A value of 1 shows perfect correlation and this can be seen when a variable is compared against itself. 

In [None]:
# Correlation matrix

corr_mat = orders.corr()
corr_mat

### Heatmap for Correlation

A heatmap can be used to show the correlation visually where darker colors can be used to indicate stronger correlations.


In [None]:

# Create heatmap
fig, ax = plt.subplots(figsize=(12,9))
ax=sns.heatmap(corr_mat, 
               annot=True, 
               fmt="0.01f", 
               cmap="BrBG")
ax.set_title('Mean Sales by Sub Category')
plt.show()


### Summary

Phew! That is quite a lot of plotting, but in summary:

[Seaborn](https://seaborn.pydata.org/tutorial.html) is integrated with matplotlib but provides an easier interface for grouping categorical variables.

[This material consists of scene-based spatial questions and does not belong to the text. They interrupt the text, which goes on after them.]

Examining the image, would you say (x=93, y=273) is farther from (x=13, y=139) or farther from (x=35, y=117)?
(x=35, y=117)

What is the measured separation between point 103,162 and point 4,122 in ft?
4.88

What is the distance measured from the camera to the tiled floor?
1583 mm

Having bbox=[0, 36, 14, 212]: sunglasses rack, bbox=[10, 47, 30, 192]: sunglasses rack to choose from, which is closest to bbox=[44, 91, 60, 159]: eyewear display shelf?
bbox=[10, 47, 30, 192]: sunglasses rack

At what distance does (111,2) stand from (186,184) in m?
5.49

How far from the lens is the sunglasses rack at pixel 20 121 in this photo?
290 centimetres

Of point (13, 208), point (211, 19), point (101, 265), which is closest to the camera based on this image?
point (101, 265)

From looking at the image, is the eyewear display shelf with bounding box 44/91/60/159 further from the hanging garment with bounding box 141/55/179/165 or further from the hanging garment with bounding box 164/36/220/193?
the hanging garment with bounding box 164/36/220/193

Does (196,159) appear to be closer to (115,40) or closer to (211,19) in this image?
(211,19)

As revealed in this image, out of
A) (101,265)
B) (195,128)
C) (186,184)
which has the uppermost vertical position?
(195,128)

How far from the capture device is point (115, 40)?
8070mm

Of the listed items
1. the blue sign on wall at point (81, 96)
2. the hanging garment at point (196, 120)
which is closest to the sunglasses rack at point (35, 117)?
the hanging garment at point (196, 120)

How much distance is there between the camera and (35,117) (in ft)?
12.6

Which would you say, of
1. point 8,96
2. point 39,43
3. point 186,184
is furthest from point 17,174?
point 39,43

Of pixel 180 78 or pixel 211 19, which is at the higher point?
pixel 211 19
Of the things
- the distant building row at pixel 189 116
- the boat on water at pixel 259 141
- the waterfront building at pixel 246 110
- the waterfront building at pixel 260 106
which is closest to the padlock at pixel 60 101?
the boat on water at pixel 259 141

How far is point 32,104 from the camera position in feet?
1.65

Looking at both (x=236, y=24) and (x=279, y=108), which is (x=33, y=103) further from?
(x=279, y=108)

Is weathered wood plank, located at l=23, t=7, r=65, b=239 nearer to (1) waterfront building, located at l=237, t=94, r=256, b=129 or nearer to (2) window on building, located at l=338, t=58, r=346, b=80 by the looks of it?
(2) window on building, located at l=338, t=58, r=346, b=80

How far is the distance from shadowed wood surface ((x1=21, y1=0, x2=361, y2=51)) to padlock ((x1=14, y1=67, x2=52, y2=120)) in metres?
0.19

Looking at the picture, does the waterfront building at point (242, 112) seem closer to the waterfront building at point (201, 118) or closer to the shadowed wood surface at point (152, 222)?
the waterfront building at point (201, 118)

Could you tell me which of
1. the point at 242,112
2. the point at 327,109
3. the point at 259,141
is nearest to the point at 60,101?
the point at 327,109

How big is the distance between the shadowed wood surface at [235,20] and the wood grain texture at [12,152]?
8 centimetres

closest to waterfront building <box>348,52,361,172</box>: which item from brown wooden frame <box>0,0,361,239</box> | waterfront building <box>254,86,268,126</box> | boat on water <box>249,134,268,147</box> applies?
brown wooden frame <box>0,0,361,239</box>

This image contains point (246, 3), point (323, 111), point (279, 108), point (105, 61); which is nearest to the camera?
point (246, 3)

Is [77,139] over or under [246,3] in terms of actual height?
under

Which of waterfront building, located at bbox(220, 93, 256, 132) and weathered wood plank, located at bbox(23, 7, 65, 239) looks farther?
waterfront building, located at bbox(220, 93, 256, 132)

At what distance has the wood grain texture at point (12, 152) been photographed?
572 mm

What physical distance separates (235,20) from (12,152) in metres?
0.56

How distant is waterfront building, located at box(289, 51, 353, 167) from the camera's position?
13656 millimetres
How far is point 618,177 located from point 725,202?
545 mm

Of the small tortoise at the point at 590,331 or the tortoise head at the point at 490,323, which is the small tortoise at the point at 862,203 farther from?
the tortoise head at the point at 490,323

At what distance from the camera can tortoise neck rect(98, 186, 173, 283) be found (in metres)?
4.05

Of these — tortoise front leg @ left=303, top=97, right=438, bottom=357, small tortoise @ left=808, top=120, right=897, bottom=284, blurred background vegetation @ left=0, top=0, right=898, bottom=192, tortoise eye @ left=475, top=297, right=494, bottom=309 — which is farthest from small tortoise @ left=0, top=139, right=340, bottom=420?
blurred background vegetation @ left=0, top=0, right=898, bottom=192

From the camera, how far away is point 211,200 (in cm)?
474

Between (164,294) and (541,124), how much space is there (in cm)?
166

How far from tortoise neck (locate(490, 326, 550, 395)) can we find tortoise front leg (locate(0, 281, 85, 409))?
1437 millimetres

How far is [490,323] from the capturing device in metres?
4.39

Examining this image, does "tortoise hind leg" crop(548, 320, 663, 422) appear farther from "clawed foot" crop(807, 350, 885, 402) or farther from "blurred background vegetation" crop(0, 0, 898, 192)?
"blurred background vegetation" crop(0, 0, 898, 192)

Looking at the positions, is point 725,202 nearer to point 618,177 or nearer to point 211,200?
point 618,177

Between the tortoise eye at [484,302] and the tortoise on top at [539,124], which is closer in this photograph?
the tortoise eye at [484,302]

There are so many other types of plots that you can create in both Seaborn, so do check out the documentation and explore the other types of visualizations.


### Review and Homework

For this homework, we will use the diamonds dataset to create the plots using Seaborn.


In [None]:
# Make sure you have the necessary imports
import pandas as pd
import numpy as np
import matplotlib.pyplot as plt
import seaborn as sns

# Read in the diamonds data set
diamonds = pd.read_csv('datasets/diamonds.csv')
diamonds.head()

Q1. Create a scatter plot using
- data: diamonds
- x-axis: depth
- y-axis: table
- color of markers: cut
- size of markers: price
- transparency: 0.5



In [None]:
#Q1 Answer Using Seaborn


Q2. Use facets to separate the plots by cut.


In [None]:
#Q2 Using Seaborn


Q3. Draw Bar Charts to compare the mean prices by Cut and Clarity


In [None]:
#Q3 Using Seaborn


Q4. Generate the correlation matrix to check the correlation between the numeric variables in the diamonds dataset.

In [None]:
# Q4 answer 


Q5. Use the correlation matrix in a heatmap to determine the variables which are most highly correlated

In [None]:
#Q5 Answer using seaborn


Go ahead and try the other plots available in Seaborn to explore the data!